Considering all studies A PMN doesn’t have to contain an “exhaustive” discussion of every study and test upon which a “safe” determination has been made. But the discussion should be “thorough.” That would include a discussion of why the company might have disregarded any data that might appear to someone else (i.e. the FDA) as being inconsistent with a claim of “safety.” If the FDA feels that a PMN leaves way too much to the imagination, it won’t accept the PMN. The agency will ask the company for much more data and wait to receive that data before starting the 120-day clock. In instances where there appears to be only minor bits of missing data, the FDA will tell the PMN submitter to get the information back to the agency within a short, fixed time period and the 120-day clock will continue to run.
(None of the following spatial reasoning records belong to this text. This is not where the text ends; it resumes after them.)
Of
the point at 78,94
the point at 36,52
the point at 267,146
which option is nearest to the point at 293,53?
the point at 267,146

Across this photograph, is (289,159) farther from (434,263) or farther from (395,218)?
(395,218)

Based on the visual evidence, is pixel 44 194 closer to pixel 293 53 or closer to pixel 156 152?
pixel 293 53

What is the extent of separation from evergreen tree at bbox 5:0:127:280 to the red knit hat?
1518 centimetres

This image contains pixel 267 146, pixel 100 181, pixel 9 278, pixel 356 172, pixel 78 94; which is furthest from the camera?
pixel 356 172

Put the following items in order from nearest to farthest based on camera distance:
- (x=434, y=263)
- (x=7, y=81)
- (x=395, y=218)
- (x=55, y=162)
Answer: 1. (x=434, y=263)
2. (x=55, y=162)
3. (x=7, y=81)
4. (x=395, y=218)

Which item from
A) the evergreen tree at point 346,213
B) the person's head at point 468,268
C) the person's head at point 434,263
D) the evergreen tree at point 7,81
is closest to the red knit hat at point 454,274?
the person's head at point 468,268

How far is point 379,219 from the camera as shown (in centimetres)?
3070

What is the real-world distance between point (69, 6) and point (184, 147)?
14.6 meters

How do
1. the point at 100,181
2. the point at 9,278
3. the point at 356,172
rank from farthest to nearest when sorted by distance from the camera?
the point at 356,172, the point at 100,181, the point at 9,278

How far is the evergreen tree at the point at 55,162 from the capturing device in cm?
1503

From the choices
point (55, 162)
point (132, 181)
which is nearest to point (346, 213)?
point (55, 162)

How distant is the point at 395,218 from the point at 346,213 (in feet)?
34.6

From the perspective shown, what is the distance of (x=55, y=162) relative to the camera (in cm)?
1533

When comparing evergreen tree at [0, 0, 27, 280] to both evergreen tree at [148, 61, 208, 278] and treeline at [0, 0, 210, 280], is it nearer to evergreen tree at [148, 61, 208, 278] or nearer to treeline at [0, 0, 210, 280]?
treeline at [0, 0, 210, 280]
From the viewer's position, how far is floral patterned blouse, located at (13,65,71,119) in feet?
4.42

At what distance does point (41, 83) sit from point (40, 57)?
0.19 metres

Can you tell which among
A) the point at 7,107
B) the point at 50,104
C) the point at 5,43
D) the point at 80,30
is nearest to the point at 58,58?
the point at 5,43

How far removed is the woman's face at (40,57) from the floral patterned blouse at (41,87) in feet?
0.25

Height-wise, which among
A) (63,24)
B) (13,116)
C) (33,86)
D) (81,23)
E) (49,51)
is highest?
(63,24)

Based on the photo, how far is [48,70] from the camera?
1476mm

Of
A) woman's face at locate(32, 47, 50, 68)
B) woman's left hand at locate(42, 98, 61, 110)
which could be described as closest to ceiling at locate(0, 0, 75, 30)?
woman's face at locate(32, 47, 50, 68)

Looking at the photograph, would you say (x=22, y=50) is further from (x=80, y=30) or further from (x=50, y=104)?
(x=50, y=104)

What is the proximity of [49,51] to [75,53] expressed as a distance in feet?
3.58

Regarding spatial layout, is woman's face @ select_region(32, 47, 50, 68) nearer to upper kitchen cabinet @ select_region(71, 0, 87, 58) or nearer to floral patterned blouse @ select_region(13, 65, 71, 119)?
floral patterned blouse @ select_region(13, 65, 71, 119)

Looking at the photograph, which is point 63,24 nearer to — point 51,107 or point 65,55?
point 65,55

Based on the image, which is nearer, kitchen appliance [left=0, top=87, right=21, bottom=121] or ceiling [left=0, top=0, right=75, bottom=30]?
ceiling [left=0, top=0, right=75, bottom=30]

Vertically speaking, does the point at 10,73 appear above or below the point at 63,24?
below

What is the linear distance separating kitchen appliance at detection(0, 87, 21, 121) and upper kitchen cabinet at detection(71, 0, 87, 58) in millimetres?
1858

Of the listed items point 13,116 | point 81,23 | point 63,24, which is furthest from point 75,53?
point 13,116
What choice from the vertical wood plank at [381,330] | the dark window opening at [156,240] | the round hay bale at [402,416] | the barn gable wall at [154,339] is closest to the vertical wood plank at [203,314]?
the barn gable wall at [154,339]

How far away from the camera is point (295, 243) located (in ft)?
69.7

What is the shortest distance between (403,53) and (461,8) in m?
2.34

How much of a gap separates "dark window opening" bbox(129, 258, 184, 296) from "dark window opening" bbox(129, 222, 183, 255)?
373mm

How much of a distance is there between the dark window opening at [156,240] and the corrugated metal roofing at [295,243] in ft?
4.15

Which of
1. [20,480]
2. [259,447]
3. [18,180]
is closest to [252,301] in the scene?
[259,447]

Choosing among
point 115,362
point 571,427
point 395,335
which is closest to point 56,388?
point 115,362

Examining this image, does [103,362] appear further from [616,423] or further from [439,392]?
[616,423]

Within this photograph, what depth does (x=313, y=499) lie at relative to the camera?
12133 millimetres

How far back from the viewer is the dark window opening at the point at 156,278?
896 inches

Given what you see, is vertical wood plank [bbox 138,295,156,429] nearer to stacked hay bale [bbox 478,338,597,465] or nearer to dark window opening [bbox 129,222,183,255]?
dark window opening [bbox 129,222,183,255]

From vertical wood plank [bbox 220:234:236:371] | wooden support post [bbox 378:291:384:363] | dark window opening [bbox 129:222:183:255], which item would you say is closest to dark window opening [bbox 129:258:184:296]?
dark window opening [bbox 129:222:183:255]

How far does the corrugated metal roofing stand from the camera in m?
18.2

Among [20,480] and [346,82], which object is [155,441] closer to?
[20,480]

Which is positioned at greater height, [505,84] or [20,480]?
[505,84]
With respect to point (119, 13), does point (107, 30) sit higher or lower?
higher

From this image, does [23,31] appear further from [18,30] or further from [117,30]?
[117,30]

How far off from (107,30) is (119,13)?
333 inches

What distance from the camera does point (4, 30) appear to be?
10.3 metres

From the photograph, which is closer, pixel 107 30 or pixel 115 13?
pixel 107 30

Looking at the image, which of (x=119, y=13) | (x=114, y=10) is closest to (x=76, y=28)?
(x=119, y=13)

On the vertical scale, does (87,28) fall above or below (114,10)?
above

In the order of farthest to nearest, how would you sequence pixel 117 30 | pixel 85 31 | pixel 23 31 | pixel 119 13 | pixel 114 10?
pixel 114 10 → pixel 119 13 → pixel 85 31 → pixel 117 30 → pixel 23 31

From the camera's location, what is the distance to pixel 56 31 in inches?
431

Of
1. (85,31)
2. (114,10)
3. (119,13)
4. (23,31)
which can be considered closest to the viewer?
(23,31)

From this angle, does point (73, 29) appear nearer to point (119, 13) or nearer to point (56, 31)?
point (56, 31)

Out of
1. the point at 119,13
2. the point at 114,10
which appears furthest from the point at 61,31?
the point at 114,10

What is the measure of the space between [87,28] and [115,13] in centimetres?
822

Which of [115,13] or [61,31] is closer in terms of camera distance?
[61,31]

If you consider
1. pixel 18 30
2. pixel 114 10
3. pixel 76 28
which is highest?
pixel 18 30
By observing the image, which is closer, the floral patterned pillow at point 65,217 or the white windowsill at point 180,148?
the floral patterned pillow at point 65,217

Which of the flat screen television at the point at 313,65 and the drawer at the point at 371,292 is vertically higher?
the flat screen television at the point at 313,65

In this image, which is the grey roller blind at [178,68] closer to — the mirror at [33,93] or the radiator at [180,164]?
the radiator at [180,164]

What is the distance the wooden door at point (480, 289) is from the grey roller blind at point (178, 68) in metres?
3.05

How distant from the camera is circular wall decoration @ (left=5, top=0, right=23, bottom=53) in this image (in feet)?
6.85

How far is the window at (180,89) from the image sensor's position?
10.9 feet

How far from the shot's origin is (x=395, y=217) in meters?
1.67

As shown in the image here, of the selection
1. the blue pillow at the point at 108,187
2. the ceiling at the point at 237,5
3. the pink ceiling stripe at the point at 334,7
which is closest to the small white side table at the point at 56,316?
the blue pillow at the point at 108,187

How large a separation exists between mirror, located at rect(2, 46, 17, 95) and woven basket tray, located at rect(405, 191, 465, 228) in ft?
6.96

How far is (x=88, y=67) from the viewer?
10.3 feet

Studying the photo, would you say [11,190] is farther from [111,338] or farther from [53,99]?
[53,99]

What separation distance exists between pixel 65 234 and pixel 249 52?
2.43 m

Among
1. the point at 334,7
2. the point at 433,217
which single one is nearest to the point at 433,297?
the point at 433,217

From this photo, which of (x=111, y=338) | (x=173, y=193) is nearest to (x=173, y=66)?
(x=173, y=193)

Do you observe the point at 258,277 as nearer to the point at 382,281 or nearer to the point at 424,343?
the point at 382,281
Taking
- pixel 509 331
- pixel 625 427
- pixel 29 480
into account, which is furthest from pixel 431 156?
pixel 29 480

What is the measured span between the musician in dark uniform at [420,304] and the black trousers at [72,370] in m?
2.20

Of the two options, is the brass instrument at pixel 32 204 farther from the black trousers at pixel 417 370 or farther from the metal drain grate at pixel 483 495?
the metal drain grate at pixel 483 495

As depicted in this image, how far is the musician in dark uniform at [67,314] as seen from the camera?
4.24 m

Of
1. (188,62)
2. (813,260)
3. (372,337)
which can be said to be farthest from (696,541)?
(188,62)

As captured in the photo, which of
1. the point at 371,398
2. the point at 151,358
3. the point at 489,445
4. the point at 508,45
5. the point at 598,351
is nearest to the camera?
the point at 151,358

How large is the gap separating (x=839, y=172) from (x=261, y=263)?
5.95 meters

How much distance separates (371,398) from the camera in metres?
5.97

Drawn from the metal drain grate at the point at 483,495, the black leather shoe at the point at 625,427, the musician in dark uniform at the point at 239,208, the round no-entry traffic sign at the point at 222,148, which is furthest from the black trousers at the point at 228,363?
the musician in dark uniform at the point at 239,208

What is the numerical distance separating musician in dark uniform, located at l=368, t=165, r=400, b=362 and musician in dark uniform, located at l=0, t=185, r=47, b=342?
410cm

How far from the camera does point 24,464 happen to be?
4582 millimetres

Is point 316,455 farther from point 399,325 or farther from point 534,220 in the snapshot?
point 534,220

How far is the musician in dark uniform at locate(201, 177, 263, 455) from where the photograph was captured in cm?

The FDA’s Cheeseman says that the first 25 PMNs had “a pretty wide variation in quality.” Once PMN is approved (if it is not objected to in 120 days), the FDA may send the company a letter saying everything is fine, and the packaging can be sold. That letter might also clarify the identity or intended use of the FCS if there is a need to do so. But a letter won’t always be sent because FDA fears an administrative burden. But in addition, the FDA will also post the approved PMN on a publicly available inventory (http://vm.cfsan.fda.gov/ ~dms/opa-fcn.html). If the company decides to pull its PMN before the 120-day clock expires, and before the FDA gives its approval, none of the information in the PMN would be made public. When a PMN becomes final, only the company that submitted the notification may sell that package. This is different from when a petition is approved. In that instance, the FDA lists the specifications for a particular indirect food additive in federal regulation. That means any company can make a product that conforms to those specifications.

Some still confused Heckman says the question of what will be released “is still confusing.” There is no listing in the FDA proposed rule of the exact information the agency will release and won’t. Heckman notes that he has advised clients who have submitted petitions in the past to send the FDA a “Freedom of Information Act-ready” version of the petition. That is often what the FDA sends to a group like the Center for Science in the Public Interest that typically files an FOIA. A manufacturer that wants to sell new packaging that contains two or more FCSs that have never been approved by the FDA would have to submit a PMN for each of those FCSs. New packaging is more likely to be a melange of FCSs that have already been approved by the FDA. The agency says that these “formulation” packages are not subject to the PMN process. But some industry representatives asked to be able to voluntarily submit PMNs for new formulations to enhance their marketing efforts. The agency is apparently willing to accept formulation PMNs. If they flood the agency, that decision will be reconsidered.

The exceptions There are two instances where the door to the PMN program is closed to new FCSs. First, if the use of chemical X in a new package would increase dietary intake to a level greater than 1 ppm; or, in the case of a biocide, to a level greater than 200 ppb, a petition must be submitted. Ditto if there is one or more bioassays for the FCS that the FDA has not already reviewed and is not clearly negative for carcinogenicity. However, the agency’s concerns may be alleviated by other factors. For example, if the cumulative estimated daily intake (CEDI) is greater than 1 ppm, but the agency has established an applicable acceptable daily intake (ADI) for the substance that is greater than the CEDI, then a notification would “likely” be acceptable. The FDA expects to make a publicly available database of ADIs and CEDIs for regulated, exempted, and notified FCSs. Maybe that database is what packaging suppliers and buyers are waiting for in preparation for flooding the FDA with PMNs. But whatever it takes, FDA officials will clearly welcome it.